Set task 1
List each line of the records that contains the string "JSON", treating uppercase and lowercase as different.

++++ Text passage ++++

PATTERN Cited by 1 source
Precomputed sketch column in Delta table¶
Context¶
Analytical dashboards need percentiles, distinct counts, top-K, and distinct-plus-metric aggregations over time windows that users select at query time. Typical time windows are hourly, daily, weekly, custom ranges — and the user expects sub-second refresh.
The exact-query approach is to run PERCENTILE, COUNT(DISTINCT),
GROUP BY ... ORDER BY ... LIMIT K, or composed COUNT(DISTINCT) +
SUM over raw events every time the dashboard refreshes. At scale
(billions of rows), these queries force global sorts,
full shuffles of user IDs, or cluster-wide reductions that
cost minutes or gigabytes of memory per refresh.
For decision-support queries where 1–2% error is acceptable, the raw-scan cost is pure waste — the same dashboard could be served from precomputed summaries in milliseconds.

++++

Set task 2
Reproduce the passage on precomputed sketch columns, everything from "For decision-support queries" down to "summaries in milliseconds.", swapping "precomputed summaries" for "stored sketches".

++++ Task data ++++

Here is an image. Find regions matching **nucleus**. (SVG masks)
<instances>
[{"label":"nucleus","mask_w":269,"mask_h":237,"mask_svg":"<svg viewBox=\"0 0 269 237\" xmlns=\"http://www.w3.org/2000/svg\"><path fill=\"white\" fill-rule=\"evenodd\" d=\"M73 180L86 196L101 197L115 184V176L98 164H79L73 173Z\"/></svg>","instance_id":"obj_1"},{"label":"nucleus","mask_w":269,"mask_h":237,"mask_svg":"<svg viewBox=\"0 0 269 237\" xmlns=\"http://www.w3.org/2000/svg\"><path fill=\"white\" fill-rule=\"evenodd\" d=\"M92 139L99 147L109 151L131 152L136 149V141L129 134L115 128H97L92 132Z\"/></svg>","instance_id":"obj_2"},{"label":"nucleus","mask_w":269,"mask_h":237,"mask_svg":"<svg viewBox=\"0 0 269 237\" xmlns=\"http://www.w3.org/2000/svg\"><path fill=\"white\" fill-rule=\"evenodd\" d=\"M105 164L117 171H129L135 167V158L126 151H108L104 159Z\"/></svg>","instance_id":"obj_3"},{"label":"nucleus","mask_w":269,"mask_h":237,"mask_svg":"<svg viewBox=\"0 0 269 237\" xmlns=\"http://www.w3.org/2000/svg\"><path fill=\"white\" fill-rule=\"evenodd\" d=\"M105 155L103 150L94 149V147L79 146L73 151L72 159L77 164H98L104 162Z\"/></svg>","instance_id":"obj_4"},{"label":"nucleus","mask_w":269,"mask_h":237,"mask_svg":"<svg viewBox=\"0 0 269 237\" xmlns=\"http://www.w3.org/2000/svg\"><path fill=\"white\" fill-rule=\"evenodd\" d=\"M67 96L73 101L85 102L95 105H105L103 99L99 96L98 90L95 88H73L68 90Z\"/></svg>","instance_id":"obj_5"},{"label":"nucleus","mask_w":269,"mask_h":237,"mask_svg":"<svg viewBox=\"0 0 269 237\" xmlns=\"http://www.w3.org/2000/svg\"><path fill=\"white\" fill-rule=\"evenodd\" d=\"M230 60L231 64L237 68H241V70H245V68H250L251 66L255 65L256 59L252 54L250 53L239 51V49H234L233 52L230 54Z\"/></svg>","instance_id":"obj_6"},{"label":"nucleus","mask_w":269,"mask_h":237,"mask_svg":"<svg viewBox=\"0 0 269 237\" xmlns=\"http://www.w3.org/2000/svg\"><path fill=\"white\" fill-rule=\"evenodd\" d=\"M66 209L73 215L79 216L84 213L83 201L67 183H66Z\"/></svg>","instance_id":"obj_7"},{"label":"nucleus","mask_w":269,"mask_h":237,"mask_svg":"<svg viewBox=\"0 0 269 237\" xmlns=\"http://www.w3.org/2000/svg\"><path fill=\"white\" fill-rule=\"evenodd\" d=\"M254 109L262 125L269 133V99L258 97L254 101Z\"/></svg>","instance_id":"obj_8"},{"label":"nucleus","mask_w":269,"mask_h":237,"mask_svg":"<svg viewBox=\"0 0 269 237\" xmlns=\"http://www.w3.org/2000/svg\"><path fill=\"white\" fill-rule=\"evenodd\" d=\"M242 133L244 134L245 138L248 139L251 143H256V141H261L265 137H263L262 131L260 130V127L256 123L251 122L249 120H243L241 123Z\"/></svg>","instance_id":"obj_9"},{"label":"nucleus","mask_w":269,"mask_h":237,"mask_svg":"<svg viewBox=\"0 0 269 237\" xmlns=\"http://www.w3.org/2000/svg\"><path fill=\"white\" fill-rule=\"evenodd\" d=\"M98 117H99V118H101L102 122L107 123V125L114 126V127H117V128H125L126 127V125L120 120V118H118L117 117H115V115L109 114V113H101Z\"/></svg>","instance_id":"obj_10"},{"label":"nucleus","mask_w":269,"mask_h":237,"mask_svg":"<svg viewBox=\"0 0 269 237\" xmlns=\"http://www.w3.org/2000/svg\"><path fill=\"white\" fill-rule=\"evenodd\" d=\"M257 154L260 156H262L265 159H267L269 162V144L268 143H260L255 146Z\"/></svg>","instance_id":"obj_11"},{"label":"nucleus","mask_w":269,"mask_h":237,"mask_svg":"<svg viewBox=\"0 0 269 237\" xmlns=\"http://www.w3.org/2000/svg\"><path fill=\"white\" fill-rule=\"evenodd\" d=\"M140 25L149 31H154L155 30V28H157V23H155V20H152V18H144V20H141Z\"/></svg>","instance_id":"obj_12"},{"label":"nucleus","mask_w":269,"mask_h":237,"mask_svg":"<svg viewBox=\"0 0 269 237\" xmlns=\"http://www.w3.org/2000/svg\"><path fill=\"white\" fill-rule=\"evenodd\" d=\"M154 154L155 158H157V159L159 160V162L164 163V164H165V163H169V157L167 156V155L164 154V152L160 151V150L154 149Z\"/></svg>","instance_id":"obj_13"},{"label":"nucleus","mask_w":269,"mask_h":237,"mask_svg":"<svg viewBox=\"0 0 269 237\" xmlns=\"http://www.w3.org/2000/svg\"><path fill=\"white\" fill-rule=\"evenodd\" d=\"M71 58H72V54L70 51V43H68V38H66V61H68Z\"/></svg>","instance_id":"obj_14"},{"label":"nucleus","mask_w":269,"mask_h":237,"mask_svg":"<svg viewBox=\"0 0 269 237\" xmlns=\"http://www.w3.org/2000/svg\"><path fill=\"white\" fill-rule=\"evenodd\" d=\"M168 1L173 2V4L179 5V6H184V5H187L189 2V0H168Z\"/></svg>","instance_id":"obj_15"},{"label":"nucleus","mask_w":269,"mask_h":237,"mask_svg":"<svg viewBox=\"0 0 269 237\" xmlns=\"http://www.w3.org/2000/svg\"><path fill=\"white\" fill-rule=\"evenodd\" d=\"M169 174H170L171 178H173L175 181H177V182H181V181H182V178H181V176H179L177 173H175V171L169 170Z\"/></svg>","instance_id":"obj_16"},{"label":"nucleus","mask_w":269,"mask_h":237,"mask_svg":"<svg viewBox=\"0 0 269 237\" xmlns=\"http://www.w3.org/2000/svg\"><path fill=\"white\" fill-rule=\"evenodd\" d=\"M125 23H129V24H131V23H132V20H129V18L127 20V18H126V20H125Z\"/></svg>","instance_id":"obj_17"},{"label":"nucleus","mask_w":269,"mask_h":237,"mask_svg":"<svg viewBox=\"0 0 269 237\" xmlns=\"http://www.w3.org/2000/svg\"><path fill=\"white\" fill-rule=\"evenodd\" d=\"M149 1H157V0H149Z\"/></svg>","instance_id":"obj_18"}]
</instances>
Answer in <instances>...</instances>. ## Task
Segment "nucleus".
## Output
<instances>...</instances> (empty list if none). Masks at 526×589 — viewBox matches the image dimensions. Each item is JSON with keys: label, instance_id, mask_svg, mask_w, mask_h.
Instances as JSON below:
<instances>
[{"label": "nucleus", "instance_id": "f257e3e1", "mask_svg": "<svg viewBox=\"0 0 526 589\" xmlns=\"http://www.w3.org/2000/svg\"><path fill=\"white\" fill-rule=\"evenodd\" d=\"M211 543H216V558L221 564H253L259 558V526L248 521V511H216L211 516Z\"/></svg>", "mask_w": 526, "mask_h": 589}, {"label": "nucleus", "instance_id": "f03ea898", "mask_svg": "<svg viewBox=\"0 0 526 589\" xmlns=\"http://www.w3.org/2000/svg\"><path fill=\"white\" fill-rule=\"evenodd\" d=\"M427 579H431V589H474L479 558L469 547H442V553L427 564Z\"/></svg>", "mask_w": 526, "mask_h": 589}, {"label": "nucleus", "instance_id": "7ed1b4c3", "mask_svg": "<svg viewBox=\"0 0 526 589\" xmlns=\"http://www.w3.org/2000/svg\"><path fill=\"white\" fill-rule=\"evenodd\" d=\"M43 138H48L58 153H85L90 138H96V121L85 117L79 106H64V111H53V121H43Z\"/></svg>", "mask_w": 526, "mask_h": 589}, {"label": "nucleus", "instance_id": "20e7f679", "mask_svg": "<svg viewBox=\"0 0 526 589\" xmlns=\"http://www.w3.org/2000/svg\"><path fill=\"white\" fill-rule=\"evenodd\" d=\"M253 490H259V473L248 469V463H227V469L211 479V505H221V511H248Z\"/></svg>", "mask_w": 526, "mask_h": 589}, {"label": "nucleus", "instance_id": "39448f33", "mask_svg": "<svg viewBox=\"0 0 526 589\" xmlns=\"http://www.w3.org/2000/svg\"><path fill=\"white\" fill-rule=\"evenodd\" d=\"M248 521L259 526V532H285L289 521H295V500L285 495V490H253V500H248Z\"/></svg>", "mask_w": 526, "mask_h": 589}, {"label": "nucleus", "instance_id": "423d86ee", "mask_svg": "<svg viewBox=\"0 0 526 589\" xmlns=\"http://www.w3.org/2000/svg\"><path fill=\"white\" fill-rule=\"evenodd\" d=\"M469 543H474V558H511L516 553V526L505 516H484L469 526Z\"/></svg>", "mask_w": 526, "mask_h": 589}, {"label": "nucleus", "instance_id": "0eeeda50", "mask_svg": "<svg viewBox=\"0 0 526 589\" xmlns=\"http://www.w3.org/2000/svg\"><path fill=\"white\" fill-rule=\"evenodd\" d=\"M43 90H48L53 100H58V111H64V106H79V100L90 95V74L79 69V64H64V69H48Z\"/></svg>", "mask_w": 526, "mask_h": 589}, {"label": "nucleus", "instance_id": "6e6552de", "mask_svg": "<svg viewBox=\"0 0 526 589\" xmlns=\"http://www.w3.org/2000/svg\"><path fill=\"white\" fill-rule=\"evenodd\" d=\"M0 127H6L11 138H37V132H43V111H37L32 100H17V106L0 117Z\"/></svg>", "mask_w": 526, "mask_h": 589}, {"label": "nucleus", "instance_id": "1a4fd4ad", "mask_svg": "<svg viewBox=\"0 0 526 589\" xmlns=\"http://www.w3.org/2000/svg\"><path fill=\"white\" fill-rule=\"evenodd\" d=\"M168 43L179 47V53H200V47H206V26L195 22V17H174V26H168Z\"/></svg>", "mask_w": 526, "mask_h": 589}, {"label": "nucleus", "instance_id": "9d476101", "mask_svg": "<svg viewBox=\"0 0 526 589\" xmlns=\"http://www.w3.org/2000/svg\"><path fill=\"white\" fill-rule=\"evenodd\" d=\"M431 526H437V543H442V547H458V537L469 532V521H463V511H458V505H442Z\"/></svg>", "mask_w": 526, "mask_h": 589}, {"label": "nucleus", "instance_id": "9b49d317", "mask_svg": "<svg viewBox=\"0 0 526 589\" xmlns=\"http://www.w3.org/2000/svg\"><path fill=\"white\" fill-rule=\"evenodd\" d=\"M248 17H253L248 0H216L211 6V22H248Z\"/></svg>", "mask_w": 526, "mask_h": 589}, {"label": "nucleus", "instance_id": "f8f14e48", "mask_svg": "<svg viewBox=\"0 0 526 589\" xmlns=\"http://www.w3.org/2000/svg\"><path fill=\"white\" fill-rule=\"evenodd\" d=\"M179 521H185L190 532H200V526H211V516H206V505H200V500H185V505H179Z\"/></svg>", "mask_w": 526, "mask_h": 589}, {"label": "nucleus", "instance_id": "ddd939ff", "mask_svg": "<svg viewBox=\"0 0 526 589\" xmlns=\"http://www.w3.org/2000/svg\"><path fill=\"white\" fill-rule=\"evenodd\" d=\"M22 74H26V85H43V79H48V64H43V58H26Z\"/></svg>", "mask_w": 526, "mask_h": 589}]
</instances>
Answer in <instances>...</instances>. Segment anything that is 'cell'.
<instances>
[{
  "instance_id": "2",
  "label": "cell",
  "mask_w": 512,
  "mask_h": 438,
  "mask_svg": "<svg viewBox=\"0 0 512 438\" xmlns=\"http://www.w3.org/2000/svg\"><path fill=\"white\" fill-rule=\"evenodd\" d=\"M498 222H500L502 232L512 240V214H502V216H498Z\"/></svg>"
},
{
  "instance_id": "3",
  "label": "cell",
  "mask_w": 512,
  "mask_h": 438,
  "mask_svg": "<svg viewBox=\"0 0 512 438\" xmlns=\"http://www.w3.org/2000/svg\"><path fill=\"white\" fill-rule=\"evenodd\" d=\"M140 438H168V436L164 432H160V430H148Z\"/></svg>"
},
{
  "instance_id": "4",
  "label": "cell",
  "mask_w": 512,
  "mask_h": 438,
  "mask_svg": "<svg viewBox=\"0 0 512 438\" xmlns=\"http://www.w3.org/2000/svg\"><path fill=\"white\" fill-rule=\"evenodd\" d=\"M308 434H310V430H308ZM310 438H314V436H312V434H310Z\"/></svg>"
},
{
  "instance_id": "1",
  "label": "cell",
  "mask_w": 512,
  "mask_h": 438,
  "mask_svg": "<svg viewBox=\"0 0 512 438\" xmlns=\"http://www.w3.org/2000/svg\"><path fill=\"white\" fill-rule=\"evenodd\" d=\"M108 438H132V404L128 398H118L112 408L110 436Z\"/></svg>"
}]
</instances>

++++

Task answer 1
<instances>...</instances> (empty list if none). Masks at 526×589 — viewBox matches the image dimensions. Each item is JSON with keys: label, instance_id, mask_svg, mask_w, mask_h.
Instances as JSON below:

Task answer 2
For decision-support queries where 1–2% error is acceptable, the raw-scan cost is pure waste — the same dashboard could be served from stored sketches in milliseconds.